Table 3Bivariate Comparison of Outcomes Stratified by ASA Classification
|ASA I||ASA II||P-Value||ASA III||P-Value||ASA IV||P-Value|
|(n=720)||(n=757)||(ASA II)||(n=310)||(ASA III)||(n=20)||(ASA IV)|
|Operative Time, median [IQR]||162 [103.5-235.5]||187 [115-281]||0.92||286 [152-503]||<0.001||412 [156.5-547.5]||<0.001|
|Length of Stay, median [IQR]||1 [0-1]||1 [0-1.5]||0.001||4 [1-9]||<0.001||7 [1-17]||<0.001|
|Any Complications, % (n)||19 (2.6)||48 (6.3)||0.005||76 (24.5)||<0.001||11 (55.0)||<0.001|
|Infectious||15 (2.1)||30 (4.0)||0.321||31 (10.0)||<0.001||6 (30.0)||<0.001|
|Respiratory||0 (0.0)||5 (0.7)||0.501||6 (1.9)||0.018||4 (20.0)||<0.001|
|Transfusion||2 (0.3)||13 (1.7)||<0.001||45 (14.5)||<0.001||8 (40.0)||<0.001|
|Wound||3 (0.4)||4 (0.5)||0.033||11 (3.6)||<0.001||3 (15.0)||<0.001|
|30-Day Readmissions, % (n)||7 (1.0)||14 (1.9)||0.167||20 (6.5)||<0.001||3 (15.0)||<0.001|
After multivariable adjustment, ASA Classification remained a statistically significant factor in prolonged operative time. Using ASA Class I as the reference, ASA Class III (β +53.2 minutes, 95% Confidence Interval [CI] +28.6 to +77.8, P<0.001) and ASA Class IV (β +81.5 minutes, 95% Confidence Interval [CI] +21.0 to +141.9, P=0.008) were variables associated with longer operative time (Table 4). Notable, with outpatient procedures as reference, inpatient procedures had longer operative times (β +117.6 minutes, 95% CI +103.9 to +131.4, P<0.001).
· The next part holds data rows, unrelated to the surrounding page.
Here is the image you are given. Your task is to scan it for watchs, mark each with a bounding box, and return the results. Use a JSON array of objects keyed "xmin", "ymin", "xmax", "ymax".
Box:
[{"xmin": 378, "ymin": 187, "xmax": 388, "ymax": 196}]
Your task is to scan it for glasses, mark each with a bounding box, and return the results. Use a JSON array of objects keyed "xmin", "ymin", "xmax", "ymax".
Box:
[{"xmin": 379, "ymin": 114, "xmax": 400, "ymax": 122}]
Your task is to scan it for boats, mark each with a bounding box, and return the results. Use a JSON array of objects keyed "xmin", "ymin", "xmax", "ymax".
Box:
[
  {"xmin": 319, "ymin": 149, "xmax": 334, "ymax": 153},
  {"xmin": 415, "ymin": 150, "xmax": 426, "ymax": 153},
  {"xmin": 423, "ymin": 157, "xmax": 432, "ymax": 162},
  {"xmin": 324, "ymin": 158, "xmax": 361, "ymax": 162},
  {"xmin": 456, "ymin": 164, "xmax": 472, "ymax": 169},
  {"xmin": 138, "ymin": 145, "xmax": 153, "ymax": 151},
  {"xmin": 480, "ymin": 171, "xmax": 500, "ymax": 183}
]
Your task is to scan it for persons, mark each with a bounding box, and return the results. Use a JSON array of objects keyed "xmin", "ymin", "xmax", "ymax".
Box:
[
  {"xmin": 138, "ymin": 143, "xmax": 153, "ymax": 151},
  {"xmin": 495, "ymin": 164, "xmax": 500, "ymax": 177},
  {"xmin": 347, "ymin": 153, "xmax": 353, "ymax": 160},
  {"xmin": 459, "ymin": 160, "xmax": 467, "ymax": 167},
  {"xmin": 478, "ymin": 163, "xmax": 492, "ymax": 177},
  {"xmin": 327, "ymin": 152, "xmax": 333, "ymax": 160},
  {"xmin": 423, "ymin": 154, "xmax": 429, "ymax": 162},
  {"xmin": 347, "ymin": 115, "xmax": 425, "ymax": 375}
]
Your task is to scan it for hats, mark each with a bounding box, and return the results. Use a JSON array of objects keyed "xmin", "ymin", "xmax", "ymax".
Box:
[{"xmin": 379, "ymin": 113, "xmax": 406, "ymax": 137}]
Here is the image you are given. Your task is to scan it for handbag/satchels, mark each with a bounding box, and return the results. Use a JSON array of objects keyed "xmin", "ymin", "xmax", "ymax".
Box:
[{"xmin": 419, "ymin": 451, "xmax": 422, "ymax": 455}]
Table 4Multivariate-Adjusted Factors Associated with Operative Time in Maxillofacial Operations
|95% Confidence Interval||P-Value|
|ASA Classification (ref: No Disturbance)|
|Mild Disturbance||7.1||-8.4 to 22.5||0.9|
|Severe Disturbance||53.2||28.6 to 77.8||< 0.001|
|Life Threatening||81.5||21 to 141.9||0.008|
|Weight (ref: Normal)|
|Underweight||13.9||-18.8 to 46.7||0.40|
|Overweight/Obese||1.0||-12.6 to 14.6||0.88|
|Age||1.1||0.6 to 1.7||< 0.001|
|Female||-15.0||-28.0 to -1.8||0.03|
|Inpatient||117.6||103.9 to 131.4||< 0.001|
|Hypertension||8.5||-15 to 32||0.48|
|Diabetes||-12.1||-49.7 to 25.4||0.53|
|Smoker||22.3||2.3 to 42.4||0.03|
|Procedure (ref: Mandibular)|
|Maxilla||-5.9||-20.5 to 8.7||0.43|
|Midface||-16.2||-40.4 to 8||0.19|
|Maxillary/Mandibular||78.5||38 to 118.9||< 0.001|
β-Coefficient reflects incremental change in operative time (minutes).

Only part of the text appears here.